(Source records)

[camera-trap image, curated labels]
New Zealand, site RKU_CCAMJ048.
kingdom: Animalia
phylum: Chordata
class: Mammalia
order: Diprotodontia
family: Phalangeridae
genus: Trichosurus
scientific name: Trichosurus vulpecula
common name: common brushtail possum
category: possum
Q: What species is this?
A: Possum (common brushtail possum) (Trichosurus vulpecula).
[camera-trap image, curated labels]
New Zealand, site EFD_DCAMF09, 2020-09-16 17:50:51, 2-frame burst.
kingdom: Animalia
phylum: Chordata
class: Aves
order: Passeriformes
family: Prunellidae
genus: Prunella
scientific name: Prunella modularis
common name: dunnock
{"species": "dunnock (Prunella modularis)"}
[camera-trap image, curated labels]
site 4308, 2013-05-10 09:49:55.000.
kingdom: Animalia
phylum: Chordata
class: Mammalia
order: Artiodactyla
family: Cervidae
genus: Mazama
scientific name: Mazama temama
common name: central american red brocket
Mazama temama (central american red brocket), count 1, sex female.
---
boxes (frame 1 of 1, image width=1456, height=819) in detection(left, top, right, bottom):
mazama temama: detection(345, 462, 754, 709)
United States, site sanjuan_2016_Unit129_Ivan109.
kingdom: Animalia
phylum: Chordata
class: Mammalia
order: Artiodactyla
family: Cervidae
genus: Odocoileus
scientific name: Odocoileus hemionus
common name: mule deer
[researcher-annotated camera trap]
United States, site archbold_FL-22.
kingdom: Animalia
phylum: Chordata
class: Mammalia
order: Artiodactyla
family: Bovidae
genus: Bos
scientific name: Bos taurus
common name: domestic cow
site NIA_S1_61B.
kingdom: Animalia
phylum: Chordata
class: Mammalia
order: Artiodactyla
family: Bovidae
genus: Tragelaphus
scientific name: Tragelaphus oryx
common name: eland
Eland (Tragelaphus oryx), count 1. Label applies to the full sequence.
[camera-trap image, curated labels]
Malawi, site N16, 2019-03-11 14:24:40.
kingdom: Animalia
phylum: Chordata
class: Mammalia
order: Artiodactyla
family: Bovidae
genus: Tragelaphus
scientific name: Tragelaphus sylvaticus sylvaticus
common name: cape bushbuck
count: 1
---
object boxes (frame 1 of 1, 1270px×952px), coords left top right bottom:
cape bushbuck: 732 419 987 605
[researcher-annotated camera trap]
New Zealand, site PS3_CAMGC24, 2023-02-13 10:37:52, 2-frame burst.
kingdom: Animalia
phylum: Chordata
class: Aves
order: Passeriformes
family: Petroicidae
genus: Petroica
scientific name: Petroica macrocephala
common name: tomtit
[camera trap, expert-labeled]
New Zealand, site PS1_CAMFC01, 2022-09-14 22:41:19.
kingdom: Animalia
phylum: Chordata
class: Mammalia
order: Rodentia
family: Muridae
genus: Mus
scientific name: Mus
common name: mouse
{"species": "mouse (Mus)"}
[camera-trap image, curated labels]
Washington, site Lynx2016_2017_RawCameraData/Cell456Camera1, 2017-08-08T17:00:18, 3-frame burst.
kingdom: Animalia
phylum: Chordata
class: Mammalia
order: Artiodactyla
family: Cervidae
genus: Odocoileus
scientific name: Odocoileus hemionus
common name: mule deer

TASK TO CARRY OUT:
Repeat the entries exactly as they appear.

RESPONSE FOR THIS EXERCISE:
[camera-trap image, curated labels]
New Zealand, site RKU_CCAMJ048.
kingdom: Animalia
phylum: Chordata
class: Mammalia
order: Diprotodontia
family: Phalangeridae
genus: Trichosurus
scientific name: Trichosurus vulpecula
common name: common brushtail possum
category: possum
Q: What species is this?
A: Possum (common brushtail possum) (Trichosurus vulpecula).
[camera-trap image, curated labels]
New Zealand, site EFD_DCAMF09, 2020-09-16 17:50:51, 2-frame burst.
kingdom: Animalia
phylum: Chordata
class: Aves
order: Passeriformes
family: Prunellidae
genus: Prunella
scientific name: Prunella modularis
common name: dunnock
{"species": "dunnock (Prunella modularis)"}
[camera-trap image, curated labels]
site 4308, 2013-05-10 09:49:55.000.
kingdom: Animalia
phylum: Chordata
class: Mammalia
order: Artiodactyla
family: Cervidae
genus: Mazama
scientific name: Mazama temama
common name: central american red brocket
Mazama temama (central american red brocket), count 1, sex female.
---
boxes (frame 1 of 1, image width=1456, height=819) in detection(left, top, right, bottom):
mazama temama: detection(345, 462, 754, 709)
United States, site sanjuan_2016_Unit129_Ivan109.
kingdom: Animalia
phylum: Chordata
class: Mammalia
order: Artiodactyla
family: Cervidae
genus: Odocoileus
scientific name: Odocoileus hemionus
common name: mule deer
[researcher-annotated camera trap]
United States, site archbold_FL-22.
kingdom: Animalia
phylum: Chordata
class: Mammalia
order: Artiodactyla
family: Bovidae
genus: Bos
scientific name: Bos taurus
common name: domestic cow
site NIA_S1_61B.
kingdom: Animalia
phylum: Chordata
class: Mammalia
order: Artiodactyla
family: Bovidae
genus: Tragelaphus
scientific name: Tragelaphus oryx
common name: eland
Eland (Tragelaphus oryx), count 1. Label applies to the full sequence.
[camera-trap image, curated labels]
Malawi, site N16, 2019-03-11 14:24:40.
kingdom: Animalia
phylum: Chordata
class: Mammalia
order: Artiodactyla
family: Bovidae
genus: Tragelaphus
scientific name: Tragelaphus sylvaticus sylvaticus
common name: cape bushbuck
count: 1
---
object boxes (frame 1 of 1, 1270px×952px), coords left top right bottom:
cape bushbuck: 732 419 987 605
[researcher-annotated camera trap]
New Zealand, site PS3_CAMGC24, 2023-02-13 10:37:52, 2-frame burst.
kingdom: Animalia
phylum: Chordata
class: Aves
order: Passeriformes
family: Petroicidae
genus: Petroica
scientific name: Petroica macrocephala
common name: tomtit
[camera trap, expert-labeled]
New Zealand, site PS1_CAMFC01, 2022-09-14 22:41:19.
kingdom: Animalia
phylum: Chordata
class: Mammalia
order: Rodentia
family: Muridae
genus: Mus
scientific name: Mus
common name: mouse
{"species": "mouse (Mus)"}
[camera-trap image, curated labels]
Washington, site Lynx2016_2017_RawCameraData/Cell456Camera1, 2017-08-08T17:00:18, 3-frame burst.
kingdom: Animalia
phylum: Chordata
class: Mammalia
order: Artiodactyla
family: Cervidae
genus: Odocoileus
scientific name: Odocoileus hemionus
common name: mule deer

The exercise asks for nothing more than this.